So in our case we have 3 algorithms (KNNClassifier, AMFClassifier, LogisticRegression), 1 optimizer (SGD), 2 composers of type SelectType for picking the numbers and str separately. Note: If you want to select a certain type of values and process them but you also want to maintain the other types you need to explicitly also select the others and just pass them through, otherwise River will throw an error. If you don't want the other types, its better to keep only the features you want with said type otherwise River expects a preprocessor type for these features too.

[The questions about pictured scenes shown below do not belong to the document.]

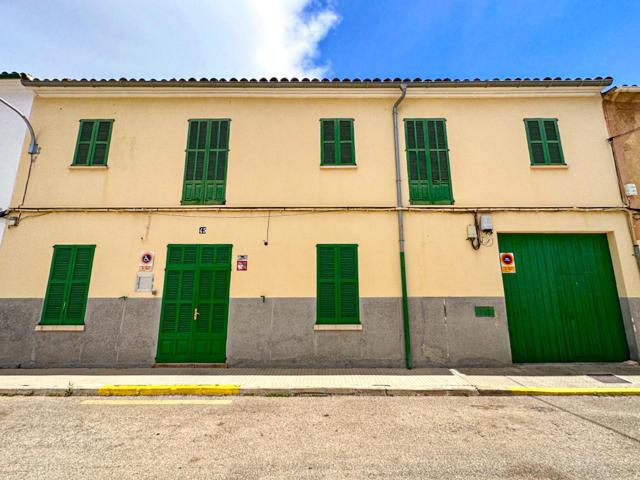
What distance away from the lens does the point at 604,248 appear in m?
8.16

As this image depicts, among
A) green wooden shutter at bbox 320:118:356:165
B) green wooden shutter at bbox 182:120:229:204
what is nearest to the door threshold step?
green wooden shutter at bbox 182:120:229:204

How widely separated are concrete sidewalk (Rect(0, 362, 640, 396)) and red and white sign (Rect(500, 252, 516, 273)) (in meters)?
2.24

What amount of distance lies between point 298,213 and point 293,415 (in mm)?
4648

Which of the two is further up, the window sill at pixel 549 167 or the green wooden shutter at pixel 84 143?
the green wooden shutter at pixel 84 143

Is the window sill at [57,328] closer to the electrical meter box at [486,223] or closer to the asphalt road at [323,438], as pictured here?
the asphalt road at [323,438]

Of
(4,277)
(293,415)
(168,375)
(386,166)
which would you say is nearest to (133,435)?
(293,415)

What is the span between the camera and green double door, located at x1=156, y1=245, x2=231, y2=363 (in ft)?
24.8

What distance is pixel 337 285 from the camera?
7.77 meters

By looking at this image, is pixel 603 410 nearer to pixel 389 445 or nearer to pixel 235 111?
pixel 389 445

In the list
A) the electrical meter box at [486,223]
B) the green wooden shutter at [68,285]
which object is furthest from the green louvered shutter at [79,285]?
the electrical meter box at [486,223]

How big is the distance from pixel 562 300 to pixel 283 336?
682cm

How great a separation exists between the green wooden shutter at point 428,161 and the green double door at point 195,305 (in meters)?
5.06

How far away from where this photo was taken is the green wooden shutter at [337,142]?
8.49 metres

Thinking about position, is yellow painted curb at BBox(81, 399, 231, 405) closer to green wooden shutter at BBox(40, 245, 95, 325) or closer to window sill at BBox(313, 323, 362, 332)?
window sill at BBox(313, 323, 362, 332)
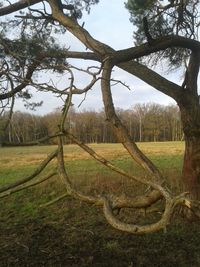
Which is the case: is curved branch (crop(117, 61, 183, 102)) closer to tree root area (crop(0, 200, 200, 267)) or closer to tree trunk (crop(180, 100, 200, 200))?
tree trunk (crop(180, 100, 200, 200))

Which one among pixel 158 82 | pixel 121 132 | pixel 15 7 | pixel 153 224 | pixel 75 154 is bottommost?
pixel 153 224

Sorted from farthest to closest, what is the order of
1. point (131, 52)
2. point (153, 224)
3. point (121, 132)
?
point (131, 52), point (121, 132), point (153, 224)

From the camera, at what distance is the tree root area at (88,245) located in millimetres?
9047

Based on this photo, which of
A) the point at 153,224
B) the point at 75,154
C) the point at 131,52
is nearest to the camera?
the point at 153,224

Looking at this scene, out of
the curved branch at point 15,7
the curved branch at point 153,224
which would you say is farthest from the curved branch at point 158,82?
the curved branch at point 153,224

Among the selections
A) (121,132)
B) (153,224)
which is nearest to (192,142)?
(121,132)

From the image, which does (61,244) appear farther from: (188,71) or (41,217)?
(188,71)

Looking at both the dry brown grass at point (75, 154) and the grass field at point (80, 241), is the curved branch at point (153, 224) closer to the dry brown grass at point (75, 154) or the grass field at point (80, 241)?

Then we have our 2 preprocessors (OneHotEncoder, StandardScaler) and finally our 3 metrics (Accuracy, Recall ROCAUC). The models can be defined as such:
algorithm <KNNClassifier> knn
algorithm <AMFClassifier> amf
params:
n_estimators=10,
use_aggregation=True,
dirichlet=0.5,
seed=1
optimizer <SGD> sgd
params:
lr = 0.1
algorithm <LogisticRegression> logistic
params:
optimizer = sgd
composer <SelectType> select
params:
(int , float)
composer <SelectType> selectstr
params:
str
metric <Accuracy> accuracy
metric <Recall> recall
metric <ROCAUC> roc
preprocessor <OneHotEncoder> encoder
preprocessor <StandardScaler> scaler
As you can see there is no order apart from the optimizer being initialized before the logistic regressor model that is using it.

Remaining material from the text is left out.